Konzepte und Best-Practice-Beispiele zeigen, wie intelligent und effizient nachverdichtet werden kann bei gleichzeitiger Aufwertung der Freiflächen und Förderung einer gesunden Mischung. Sie verdeutlichen, wie durch eine Einbindung der Nachbarschaft auch Ressourcen aktiviert werden, die den „alten“ Bewohnern einen Mehrwert bieten und welche modernen Wohnformen, Erschließungskonzepte und Gemeinschaftsräume es geben kann, die neuen Formen des Zusammenlebens gerecht werden – sei es durch eine breitere soziale Mischung oder die Verschränkung von Wohnen und Arbeiten. Lösungen, die die Qualitäten von Self-Made-Projekten auf (klassische) Akteure der Immobilienwirtschaft übertragbar gestalten sind genauso gefragt wie Strategien, die Synergien zwischen Stadtbewohnern und Entscheidungsträgern erzeugen.
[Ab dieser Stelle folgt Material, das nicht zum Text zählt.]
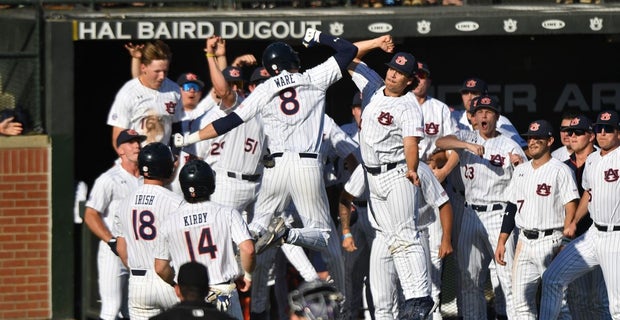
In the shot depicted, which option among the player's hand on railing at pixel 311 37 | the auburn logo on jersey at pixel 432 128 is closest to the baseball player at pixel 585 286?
the auburn logo on jersey at pixel 432 128

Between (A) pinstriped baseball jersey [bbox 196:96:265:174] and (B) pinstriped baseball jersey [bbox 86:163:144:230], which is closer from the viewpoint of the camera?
(B) pinstriped baseball jersey [bbox 86:163:144:230]

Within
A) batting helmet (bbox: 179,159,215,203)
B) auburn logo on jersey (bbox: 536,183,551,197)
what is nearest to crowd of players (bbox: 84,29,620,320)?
auburn logo on jersey (bbox: 536,183,551,197)

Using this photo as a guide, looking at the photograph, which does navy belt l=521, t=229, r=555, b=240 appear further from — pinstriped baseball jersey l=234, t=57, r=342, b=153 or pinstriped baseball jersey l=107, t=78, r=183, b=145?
pinstriped baseball jersey l=107, t=78, r=183, b=145

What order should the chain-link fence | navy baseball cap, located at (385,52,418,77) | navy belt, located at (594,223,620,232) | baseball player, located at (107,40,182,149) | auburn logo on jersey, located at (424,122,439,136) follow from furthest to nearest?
the chain-link fence → auburn logo on jersey, located at (424,122,439,136) → baseball player, located at (107,40,182,149) → navy belt, located at (594,223,620,232) → navy baseball cap, located at (385,52,418,77)

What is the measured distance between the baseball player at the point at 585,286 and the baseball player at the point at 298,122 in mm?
2145

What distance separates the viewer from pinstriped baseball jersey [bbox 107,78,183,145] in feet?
39.7

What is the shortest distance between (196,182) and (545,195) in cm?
346

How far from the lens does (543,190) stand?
1138 cm

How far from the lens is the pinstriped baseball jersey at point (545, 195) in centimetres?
1138

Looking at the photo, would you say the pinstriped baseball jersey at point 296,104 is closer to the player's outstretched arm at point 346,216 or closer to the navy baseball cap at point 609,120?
the player's outstretched arm at point 346,216

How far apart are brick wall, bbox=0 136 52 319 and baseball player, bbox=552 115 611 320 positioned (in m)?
4.56

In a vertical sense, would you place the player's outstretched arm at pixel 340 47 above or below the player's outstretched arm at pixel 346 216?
above

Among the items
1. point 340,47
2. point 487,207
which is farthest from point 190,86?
point 487,207

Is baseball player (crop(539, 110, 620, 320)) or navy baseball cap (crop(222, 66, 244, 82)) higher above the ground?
navy baseball cap (crop(222, 66, 244, 82))
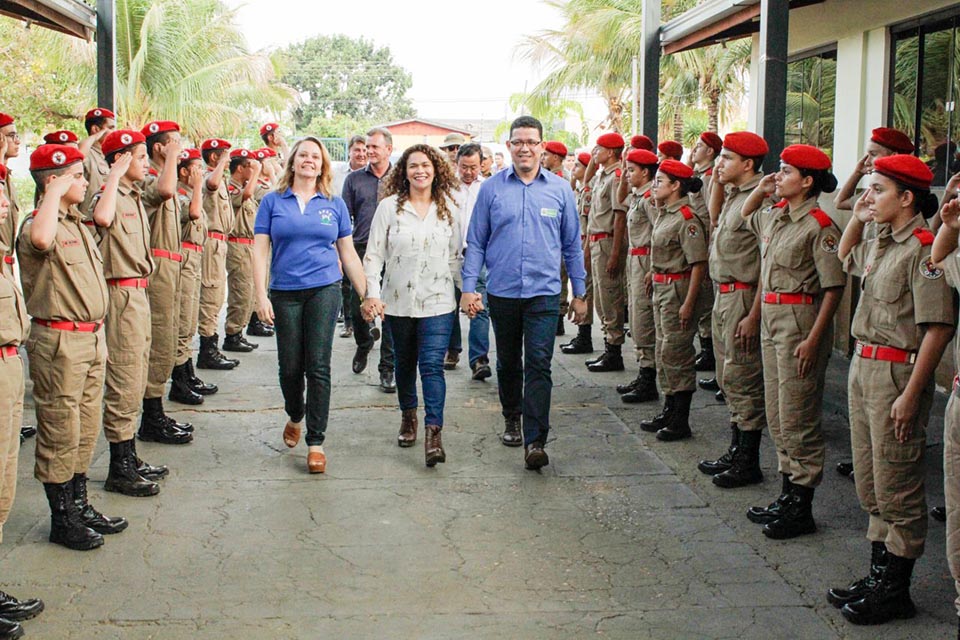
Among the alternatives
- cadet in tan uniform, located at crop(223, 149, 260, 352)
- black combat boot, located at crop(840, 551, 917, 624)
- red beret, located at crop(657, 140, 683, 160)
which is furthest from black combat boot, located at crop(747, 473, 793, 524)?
cadet in tan uniform, located at crop(223, 149, 260, 352)

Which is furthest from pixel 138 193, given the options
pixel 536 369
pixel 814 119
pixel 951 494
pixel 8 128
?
pixel 814 119

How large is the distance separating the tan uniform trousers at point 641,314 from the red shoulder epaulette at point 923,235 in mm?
3797

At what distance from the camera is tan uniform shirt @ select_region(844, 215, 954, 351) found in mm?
4441

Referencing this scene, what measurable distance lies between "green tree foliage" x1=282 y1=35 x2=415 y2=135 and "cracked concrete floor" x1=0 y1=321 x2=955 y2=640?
229ft

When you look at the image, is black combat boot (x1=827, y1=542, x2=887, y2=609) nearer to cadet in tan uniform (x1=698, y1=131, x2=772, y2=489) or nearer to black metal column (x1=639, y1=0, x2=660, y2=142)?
cadet in tan uniform (x1=698, y1=131, x2=772, y2=489)

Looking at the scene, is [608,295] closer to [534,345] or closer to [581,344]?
[581,344]

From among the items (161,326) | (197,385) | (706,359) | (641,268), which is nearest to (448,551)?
(161,326)

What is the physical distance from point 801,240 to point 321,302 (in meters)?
2.85

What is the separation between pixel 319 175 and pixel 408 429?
180 centimetres

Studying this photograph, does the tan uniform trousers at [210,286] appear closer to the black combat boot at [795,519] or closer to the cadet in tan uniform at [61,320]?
the cadet in tan uniform at [61,320]

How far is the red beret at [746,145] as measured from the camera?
6.64 m

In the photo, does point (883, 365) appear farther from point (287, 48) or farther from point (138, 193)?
point (287, 48)

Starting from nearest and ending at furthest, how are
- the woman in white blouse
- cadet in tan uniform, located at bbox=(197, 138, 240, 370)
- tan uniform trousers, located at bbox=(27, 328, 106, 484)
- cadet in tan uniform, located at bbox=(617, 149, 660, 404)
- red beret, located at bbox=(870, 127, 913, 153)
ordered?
1. tan uniform trousers, located at bbox=(27, 328, 106, 484)
2. red beret, located at bbox=(870, 127, 913, 153)
3. the woman in white blouse
4. cadet in tan uniform, located at bbox=(617, 149, 660, 404)
5. cadet in tan uniform, located at bbox=(197, 138, 240, 370)

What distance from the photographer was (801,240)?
5645 mm
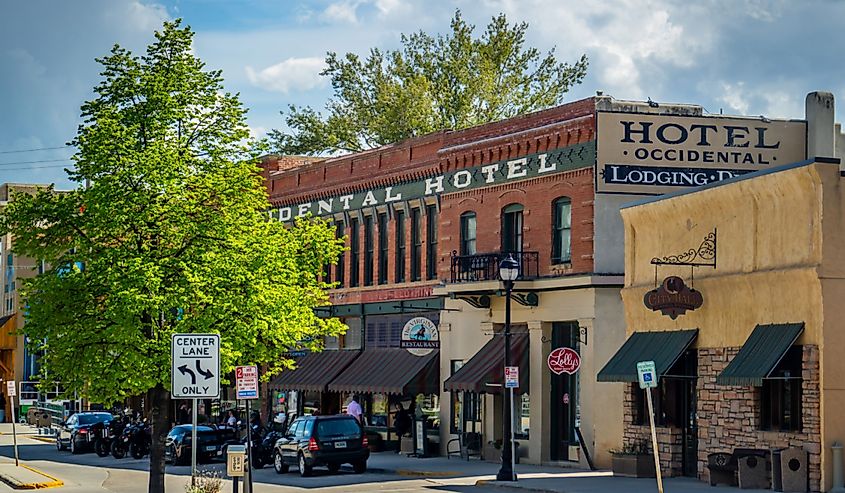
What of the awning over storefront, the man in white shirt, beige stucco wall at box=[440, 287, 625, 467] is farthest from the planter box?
the man in white shirt

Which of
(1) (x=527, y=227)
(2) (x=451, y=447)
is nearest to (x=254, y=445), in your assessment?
(2) (x=451, y=447)

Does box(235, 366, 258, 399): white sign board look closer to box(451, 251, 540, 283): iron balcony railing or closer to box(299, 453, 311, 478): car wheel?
box(299, 453, 311, 478): car wheel

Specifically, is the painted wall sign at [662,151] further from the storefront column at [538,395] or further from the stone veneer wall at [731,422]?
the stone veneer wall at [731,422]

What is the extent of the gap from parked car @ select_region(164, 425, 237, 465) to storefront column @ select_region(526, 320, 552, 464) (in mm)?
10258

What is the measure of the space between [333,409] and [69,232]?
2523 centimetres

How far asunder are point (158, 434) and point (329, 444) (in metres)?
10.5

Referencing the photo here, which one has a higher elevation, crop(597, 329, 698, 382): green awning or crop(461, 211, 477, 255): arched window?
crop(461, 211, 477, 255): arched window

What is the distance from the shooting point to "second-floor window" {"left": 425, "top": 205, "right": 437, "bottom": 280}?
43906 millimetres

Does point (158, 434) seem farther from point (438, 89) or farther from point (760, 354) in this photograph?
point (438, 89)

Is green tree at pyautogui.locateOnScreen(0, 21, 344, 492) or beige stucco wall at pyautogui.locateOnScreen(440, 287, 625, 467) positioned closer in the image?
green tree at pyautogui.locateOnScreen(0, 21, 344, 492)

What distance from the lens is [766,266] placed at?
1085 inches

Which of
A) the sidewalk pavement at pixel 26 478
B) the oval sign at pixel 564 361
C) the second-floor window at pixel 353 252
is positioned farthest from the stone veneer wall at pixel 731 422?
the second-floor window at pixel 353 252

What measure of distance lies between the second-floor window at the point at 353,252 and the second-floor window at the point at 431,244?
5275 millimetres

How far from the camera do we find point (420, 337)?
43.3 m
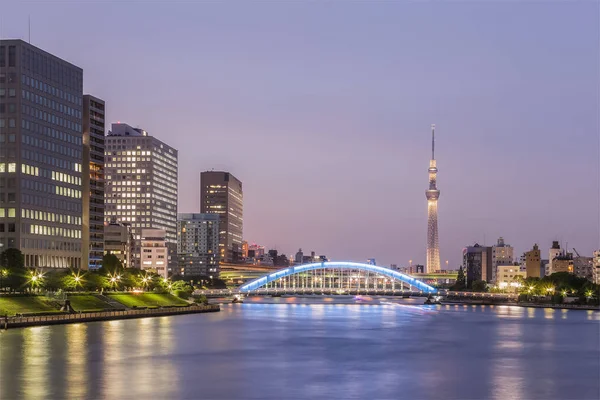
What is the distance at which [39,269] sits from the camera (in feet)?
398

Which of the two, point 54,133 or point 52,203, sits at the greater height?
point 54,133

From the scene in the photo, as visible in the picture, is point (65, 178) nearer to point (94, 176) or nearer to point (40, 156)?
point (40, 156)

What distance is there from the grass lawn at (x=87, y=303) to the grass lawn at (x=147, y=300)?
560 cm

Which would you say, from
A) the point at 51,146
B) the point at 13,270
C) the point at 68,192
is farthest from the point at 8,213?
the point at 13,270

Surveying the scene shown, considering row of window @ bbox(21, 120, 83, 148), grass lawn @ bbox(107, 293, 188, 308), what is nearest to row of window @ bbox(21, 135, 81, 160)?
row of window @ bbox(21, 120, 83, 148)

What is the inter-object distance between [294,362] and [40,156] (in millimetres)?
72142

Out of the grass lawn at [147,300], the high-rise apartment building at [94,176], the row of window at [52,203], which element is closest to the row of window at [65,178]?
the row of window at [52,203]

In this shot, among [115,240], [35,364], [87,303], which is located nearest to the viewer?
[35,364]

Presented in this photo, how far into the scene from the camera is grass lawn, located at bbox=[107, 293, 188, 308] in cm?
11909

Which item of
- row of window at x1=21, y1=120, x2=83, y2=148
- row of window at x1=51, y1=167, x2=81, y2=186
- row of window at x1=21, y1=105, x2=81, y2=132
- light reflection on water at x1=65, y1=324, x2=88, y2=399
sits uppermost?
row of window at x1=21, y1=105, x2=81, y2=132

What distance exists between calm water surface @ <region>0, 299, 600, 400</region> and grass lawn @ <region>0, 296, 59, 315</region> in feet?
17.0

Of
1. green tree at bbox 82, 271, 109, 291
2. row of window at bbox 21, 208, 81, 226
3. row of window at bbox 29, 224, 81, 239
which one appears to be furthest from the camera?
row of window at bbox 29, 224, 81, 239

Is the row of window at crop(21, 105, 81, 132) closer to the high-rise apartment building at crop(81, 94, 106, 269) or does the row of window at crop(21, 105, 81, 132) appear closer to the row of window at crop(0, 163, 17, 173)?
the row of window at crop(0, 163, 17, 173)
Das Projekt URBAN LIVING (Ausstellung im DAZ, Berlin 22.05. - 04.07.2015) sammelt Ideen und Best-Practice-Beispiele für neue bezahlbare Wohntypologien, lebendige Nachbarschaften und eine nachhaltige Stadtentwicklung. Es begreift den aktuell großen Bedarf an Wohnraum als Chance für eine neue Ära des Wohnungsbaus.

www.urbanlivingberlin.de
 


Kristien Ring lebt und arbeitet in Berlin als Architektin, Kuratorin und Publizistin (u.a. „Selfmade City. Berlin, Stadtgestaltung und Wohnprojekte in Eigeninitiative“, 2013, und „Urban Living“, 2015 in Jovis Verlag). 2011 gründete sie AA PROJECTS, das interdisziplinäre Studio für Architektur, urbane Raumplanung, Ausstellungen, Publikationen und Diskurs-Events. Von 2001 bis 2005 war sie als Mitbegründerin in der Galerie Suitcasearchitecture tätig, von 2004 bis 2011 arbeiete sie als Direktorin im Deutschen Architektur Zentrum DAZ in Berlin. Auch war sie Gastprofessorin an der University of Sheffield und unterrichtet seit 2015 als Professorin an der University of South Florida.